The Jewish community of Tekoa stands out, their red rooftops sparkling in the sun, home to nearly 500 hundred families, including several adjacent hilltops where scores of young families live in “caravans,” simple pre-fabs, and others in multi-story stone houses. In the spring of 2001, Arabs murdered 14-year old Koby Mandell and his friend, Yosef Ish-Ran in a cave nearby, smashing their heads and smearing their blood on the walls.     

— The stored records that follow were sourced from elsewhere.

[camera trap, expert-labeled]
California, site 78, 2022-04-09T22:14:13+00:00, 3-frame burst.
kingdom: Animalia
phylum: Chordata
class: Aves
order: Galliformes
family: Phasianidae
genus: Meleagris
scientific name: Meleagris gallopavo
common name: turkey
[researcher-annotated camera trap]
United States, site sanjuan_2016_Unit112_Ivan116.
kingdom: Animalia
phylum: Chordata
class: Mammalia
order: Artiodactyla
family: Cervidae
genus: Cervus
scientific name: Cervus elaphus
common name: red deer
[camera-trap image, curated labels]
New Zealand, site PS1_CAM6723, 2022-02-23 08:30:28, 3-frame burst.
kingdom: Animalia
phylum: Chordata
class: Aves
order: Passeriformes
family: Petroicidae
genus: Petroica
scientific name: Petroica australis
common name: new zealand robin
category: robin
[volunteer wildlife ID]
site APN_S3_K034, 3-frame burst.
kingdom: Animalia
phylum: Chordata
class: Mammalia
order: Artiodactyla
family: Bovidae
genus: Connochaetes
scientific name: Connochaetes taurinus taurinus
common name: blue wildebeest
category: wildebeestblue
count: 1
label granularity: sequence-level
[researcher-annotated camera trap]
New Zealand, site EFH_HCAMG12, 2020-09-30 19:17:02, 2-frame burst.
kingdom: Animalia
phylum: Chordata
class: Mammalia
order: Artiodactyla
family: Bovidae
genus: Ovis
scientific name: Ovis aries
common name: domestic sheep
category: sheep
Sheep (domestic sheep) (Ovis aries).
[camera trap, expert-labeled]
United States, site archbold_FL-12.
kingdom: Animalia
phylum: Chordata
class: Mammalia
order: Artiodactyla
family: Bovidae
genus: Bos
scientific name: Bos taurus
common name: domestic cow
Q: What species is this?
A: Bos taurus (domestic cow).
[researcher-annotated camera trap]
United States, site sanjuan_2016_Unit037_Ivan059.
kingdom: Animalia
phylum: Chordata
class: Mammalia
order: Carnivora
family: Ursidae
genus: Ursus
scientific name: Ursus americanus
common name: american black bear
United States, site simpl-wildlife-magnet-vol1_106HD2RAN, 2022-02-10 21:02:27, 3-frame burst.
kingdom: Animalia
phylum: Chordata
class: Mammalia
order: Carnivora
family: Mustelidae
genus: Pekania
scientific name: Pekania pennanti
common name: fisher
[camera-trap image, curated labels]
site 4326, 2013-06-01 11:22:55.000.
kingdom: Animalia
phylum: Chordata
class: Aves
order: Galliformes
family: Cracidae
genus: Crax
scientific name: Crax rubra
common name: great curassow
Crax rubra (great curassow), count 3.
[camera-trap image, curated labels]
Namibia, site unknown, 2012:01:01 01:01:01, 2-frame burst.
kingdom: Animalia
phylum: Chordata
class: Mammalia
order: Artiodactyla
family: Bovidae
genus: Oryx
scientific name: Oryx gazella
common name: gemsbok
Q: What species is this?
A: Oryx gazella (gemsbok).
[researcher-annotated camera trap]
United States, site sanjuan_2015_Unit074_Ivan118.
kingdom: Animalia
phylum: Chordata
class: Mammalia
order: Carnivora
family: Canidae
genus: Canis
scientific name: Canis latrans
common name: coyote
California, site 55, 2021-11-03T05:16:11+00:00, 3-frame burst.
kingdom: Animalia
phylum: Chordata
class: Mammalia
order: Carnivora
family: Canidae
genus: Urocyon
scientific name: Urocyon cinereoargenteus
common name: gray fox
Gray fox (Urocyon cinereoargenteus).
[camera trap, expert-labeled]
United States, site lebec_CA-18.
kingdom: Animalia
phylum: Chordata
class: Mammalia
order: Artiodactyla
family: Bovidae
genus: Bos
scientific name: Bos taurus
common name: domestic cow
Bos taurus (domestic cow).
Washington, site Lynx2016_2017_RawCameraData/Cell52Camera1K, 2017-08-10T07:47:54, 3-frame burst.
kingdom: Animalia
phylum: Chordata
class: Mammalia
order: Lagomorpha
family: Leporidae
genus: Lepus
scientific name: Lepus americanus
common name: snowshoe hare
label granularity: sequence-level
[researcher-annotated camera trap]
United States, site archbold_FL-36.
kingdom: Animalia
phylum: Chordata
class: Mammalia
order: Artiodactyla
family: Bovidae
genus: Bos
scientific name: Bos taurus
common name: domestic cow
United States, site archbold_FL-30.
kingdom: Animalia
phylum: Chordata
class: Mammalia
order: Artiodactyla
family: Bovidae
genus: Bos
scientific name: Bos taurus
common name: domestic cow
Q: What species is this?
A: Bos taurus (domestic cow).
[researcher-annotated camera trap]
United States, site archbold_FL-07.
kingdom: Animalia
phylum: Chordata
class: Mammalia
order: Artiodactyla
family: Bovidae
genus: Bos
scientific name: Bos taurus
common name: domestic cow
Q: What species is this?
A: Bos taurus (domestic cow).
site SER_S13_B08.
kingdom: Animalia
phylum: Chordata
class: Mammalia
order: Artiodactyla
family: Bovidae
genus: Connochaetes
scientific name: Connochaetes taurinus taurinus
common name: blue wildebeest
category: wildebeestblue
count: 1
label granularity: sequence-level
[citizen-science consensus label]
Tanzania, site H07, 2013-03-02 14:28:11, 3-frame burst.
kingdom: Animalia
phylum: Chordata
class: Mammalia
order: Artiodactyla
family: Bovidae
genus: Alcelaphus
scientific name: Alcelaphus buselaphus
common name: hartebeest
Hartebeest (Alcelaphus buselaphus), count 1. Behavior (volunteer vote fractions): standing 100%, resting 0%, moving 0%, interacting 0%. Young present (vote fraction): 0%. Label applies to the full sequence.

The road winds east, towards the desert. Passing the sprawling Jewish community of Nokdim, established 35 years ago and home to 400 families, I can't find Yonch. Lost, I call his cell phone and after a few minutes he appears, his eyes shining from his dark Yemenite face, guiding me off the main road past a small army base and the community of Kfar Eldad. Composed of seventy or so families, many non-religious, new immigrants with little means from the FSU and religious families who wanted to be out in the open, close to the land, it's a strange and warm mix of cultures and life styles. The narrow dirt road snakes along the edge of the Judean desert, stark barren hills and deep canyons that stretch down to the Dead Sea.

Amos, the prophet/shepherd from Tekoa, preached here during the reign of Uzziyya, king of Yehuda, 2800 years ago. “The Lord will roar from Zion, and shout from Jerusalem, the pastures of shepherds shall mourn…I will send fire upon Moav…” Suddenly, ahead of me the flaming red mountains of Moav, in what is now Jordan erupt on the horizon.  

“And I (The Lord) will bring back my people from their captivity and they shall build the cities that were wasted and plant vineyards…” A group of shacks and caravans, a vineyard and orchard are nestled against the hillside. I've arrived.

Climbing up a hilltop overlooking a wadi (riverbed), we watch the late afternoon sun cast long shadows across the harsh, rugged landscape. “You can see the Dead Sea from here,” he points into the distance. Squinting, I can make out a tiny piece of azure below. Dark brown granite rocks punch defiantly out of the parched ground around us. Desolate, without a trace of vegetation, I imagine what it might have been like thousands of years ago, when Jewish shepherds roamed these hills.

“Listen,” he says. Utter silence embraces us, its passivity shattering sound. “Maybe once this was full of trees and pastures,” Yonch says, though it's hard to believe in such barren wilderness. “At night there are deer all over here; I can see their eyes.” Far from city lights, the desert night sharpens details, living things emerging from hiding places in the search for food, the need to survive. 

“I'll plant trees,” he shows me a dozen holes he’d dug and saplings ready to be planted. “And maybe I'll have a vineyard, too.” He motions with his hand towards a flat area between the hills where winter rains have left earth washed down from the hills. Among the other caravans, a makeshift tool shed, his new friends, one young couple already married and another soon to be, he's home.

“And maybe I'll find a wife,” he says shyly, scuffing his feet on a rock.

I thought of myself, at his age, floundering, unsure of myself, stumbling in my need to prove myself, a desperate need to be independent, hungry for new experiences and unable to settle down. A family, I thought, a cool desert wind brushing against us. A good woman. Children. A family.      

Well, yes. Why not? And why not here, rooted amidst vast open spaces? I hugged him proudly, unable to hold back a sigh of jealousy and admiration, feeling his lean body taking hold of life, the marrow of anticipation that grounds us in the world. 

What a beginning in this land so close to God.      

        

The author is a writer and journalist living in Jerusalem.